TSV zen comes down to wafer processing balance

July 26, 2011 — 3D semiconductor packaging processes involve various groups, and standards are important in the hand-offs between them, explains Mark Berry, sales director at Metryx. He covers how to use metrology to protect wafer yields in 3D packaging.



Berry spoke to ElectroIQ in a podcast interview at SEMICON West 2011 this month in San Francisco, CA.

"People who are receiving wafers need something they can benchmark," said Berry. Towards the end of the through silicon via (TSV) process, "if you take too much silicon off the wafer, you going to take the dies with it…and if you take too much silicon off the wafer, you’ll expose the circuitry." Metrology has to play a role in controlling wafer processing to achieve yields that make 3D ICs cost-competitive, he said.  

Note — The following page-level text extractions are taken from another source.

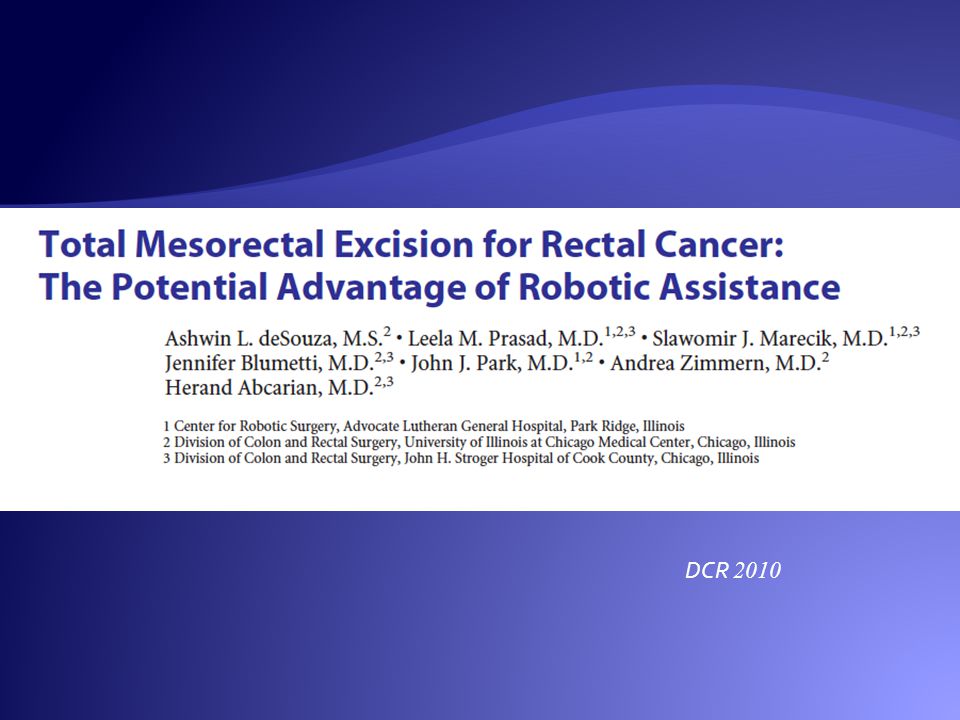 Total Mesorectal Excision for Rectal Cancer: The Potential Advantage of Robotic Assistance

Ashwin L. deSouza, M.S.$^{2}$ • Leela M. Prasad, M.D.$^{1,2,3}$ • Slawomir J. Marecik, M.D.$^{1,2,3}$ Jennifer Blumetti, M.D.$^{2,3}$ • John J. Park, M.D.$^{1,2}$ • Andrea Zimmern, M.D.$^{2}$ Herand Abcarian, M.D.$^{2,3}$

1 Center for Robotic Surgery, Advocate Lutheran General Hospital, Park Ridge, Illinois
2 Division of Colon and Rectal Surgery, University of Illinois at Chicago Medical Center, Chicago, Illinois
3 Division of Colon and Rectal Surgery, John H. Stroger Hospital of Cook County, Chicago, Illinois

DCR 2010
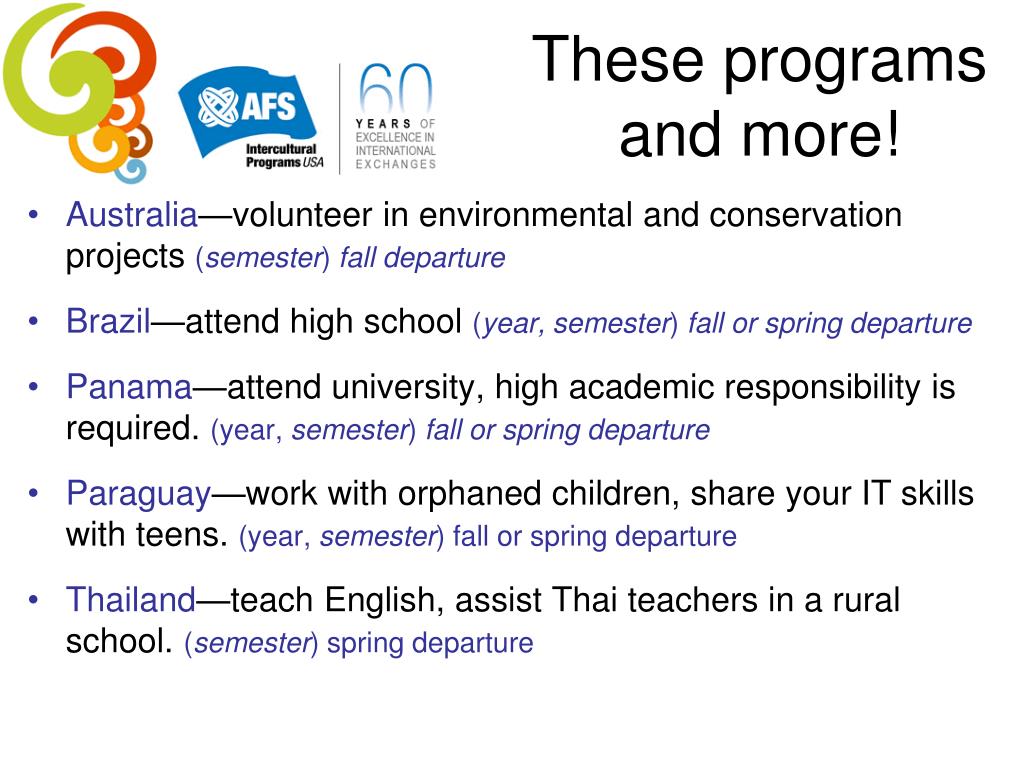 AFS Intercultural Programs USA

60 YEARS OF EXCELLENCE IN INTERNATIONAL EXCHANGES

These programs and more!

• Australia—volunteer in environmental and conservation projects (semester) fall departure

• Brazil—attend high school (year, semester) fall or spring departure

• Panama—attend university, high academic responsibility is required. (year, semester) fall or spring departure

• Paraguay—work with orphaned children, share your IT skills with teens. (year, semester) fall or spring departure

• Thailand—teach English, assist Thai teachers in a rural school. (semester) spring departure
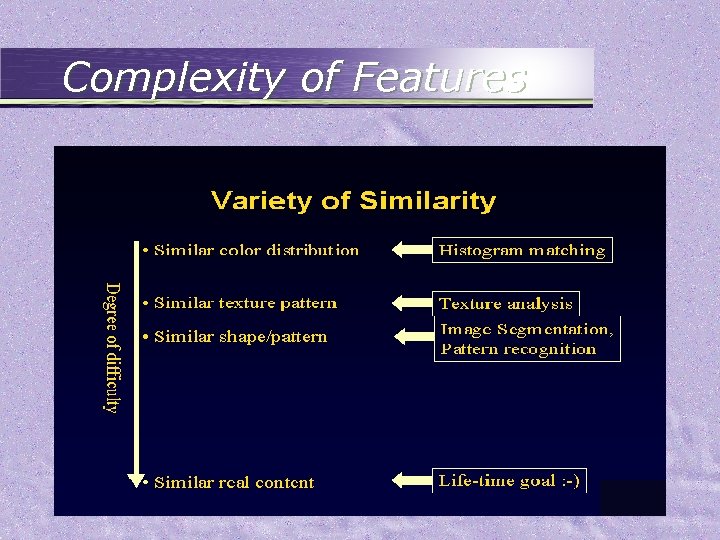 Complexity of Features

Variety of Similarity

Degree of difficulty

• Similar color distribution

Histogram matching

• Similar texture pattern

Texture analysis

• Similar shape/pattern

Image Segmentation, Pattern recognition

• Similar real content

Life-time goal :-)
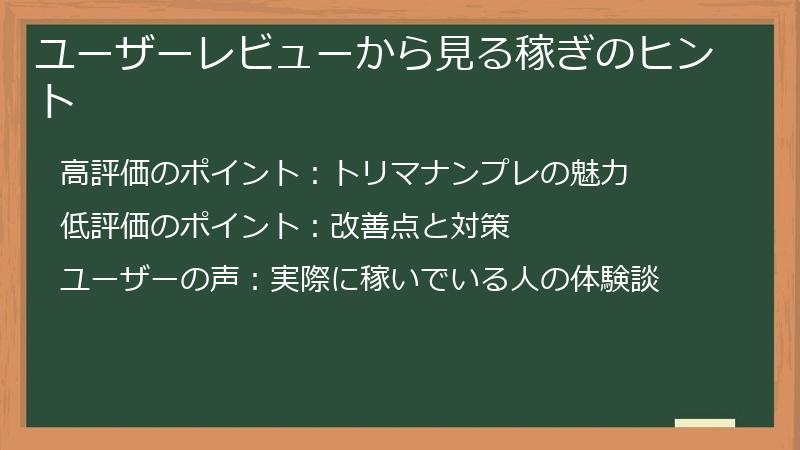 ユーザーレビューから見る稼ぎのヒント

高評価のポイント：トリマナンプレの魅力

低評価のポイント：改善点と対策

ユーザーの声：実際に稼いでいる人の体験談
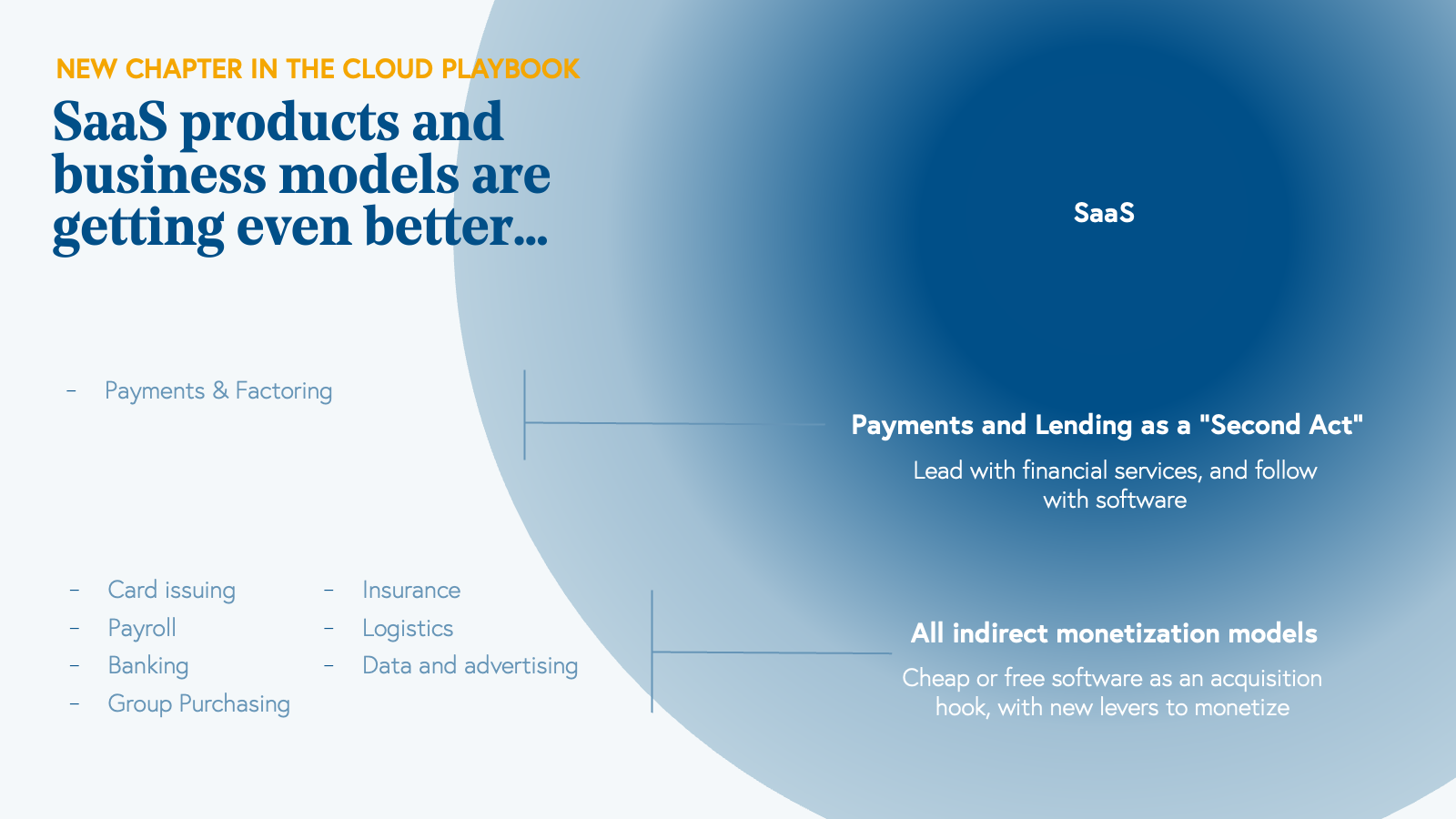 NEW CHAPTER IN THE CLOUD PLAYBOOK

SaaS products and business models are getting even better...

SaaS

– Payments & Factoring

Payments and Lending as a "Second Act"

Lead with financial services, and follow with software

– Card issuing
– Payroll
– Banking
– Group Purchasing

– Insurance
– Logistics
– Data and advertising

All indirect monetization models

Cheap or free software as an acquisition hook, with new levers to monetize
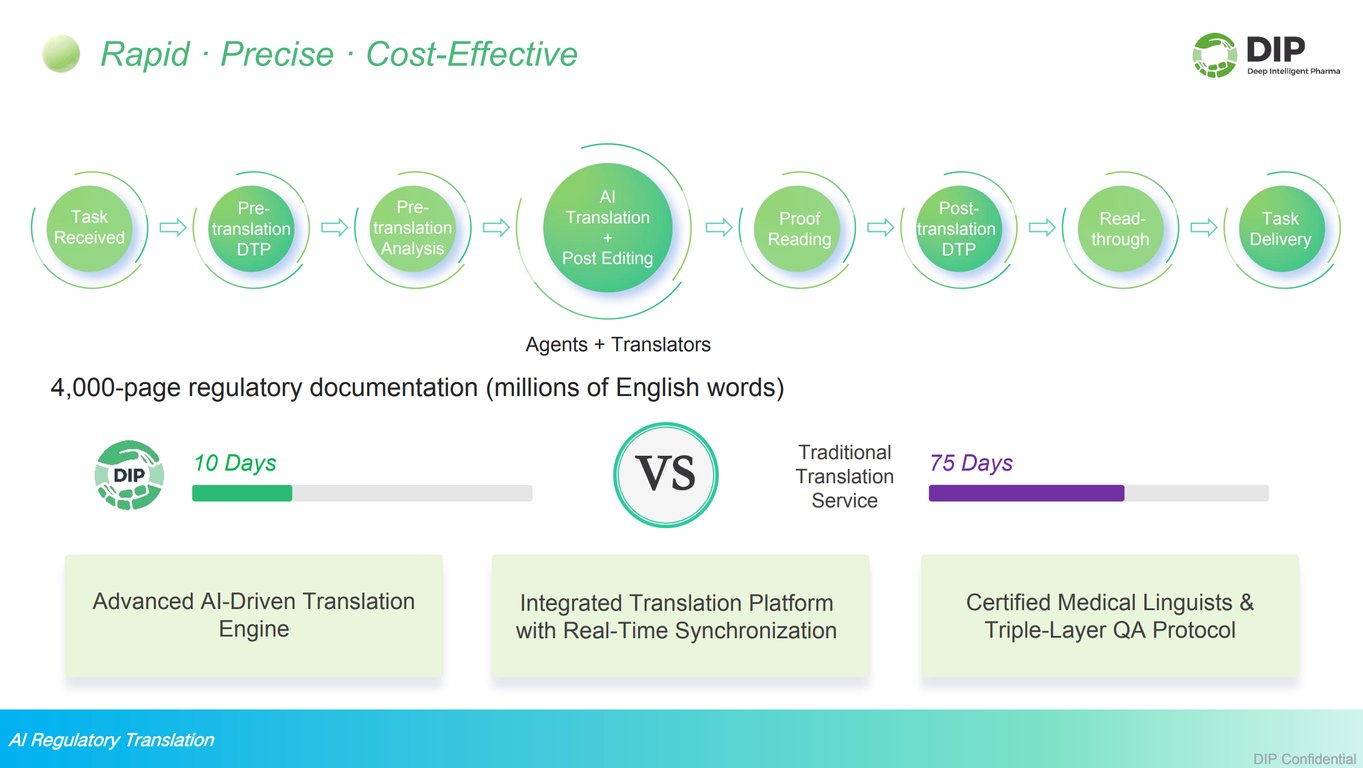 Rapid · Precise · Cost-Effective

DIP
Deep Intelligent Pharma

Task Received

Pre-translation DTP

Pre-translation Analysis

AI Translation + Post Editing

Proof Reading

Post-translation DTP

Read-through

Task Delivery

Agents + Translators

4,000-page regulatory documentation (millions of English words)

DIP

10 Days

VS

Traditional Translation Service

75 Days

Advanced AI-Driven Translation Engine

Integrated Translation Platform with Real-Time Synchronization

Certified Medical Linguists & Triple-Layer QA Protocol

AI Regulatory Translation

DIP Confidential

Another concern with 3D semiconductors is that the end user already has placed a lot of value in the wafers by the time TSVs are formed, noted Berry. Because the transistors have already been made, if the relatively simple and inexpensive 3D packaging process fails, then end users are writing off a lot of product. "But you don’t want to spend a lot of money in putting the metrology into place to get it right," so the key thing is "a balance between managing the process, understanding how the process flows, measuring at the right points so you know where the failure events will be so you can select them and control them, but not overdoing the metrology," Berry concludes.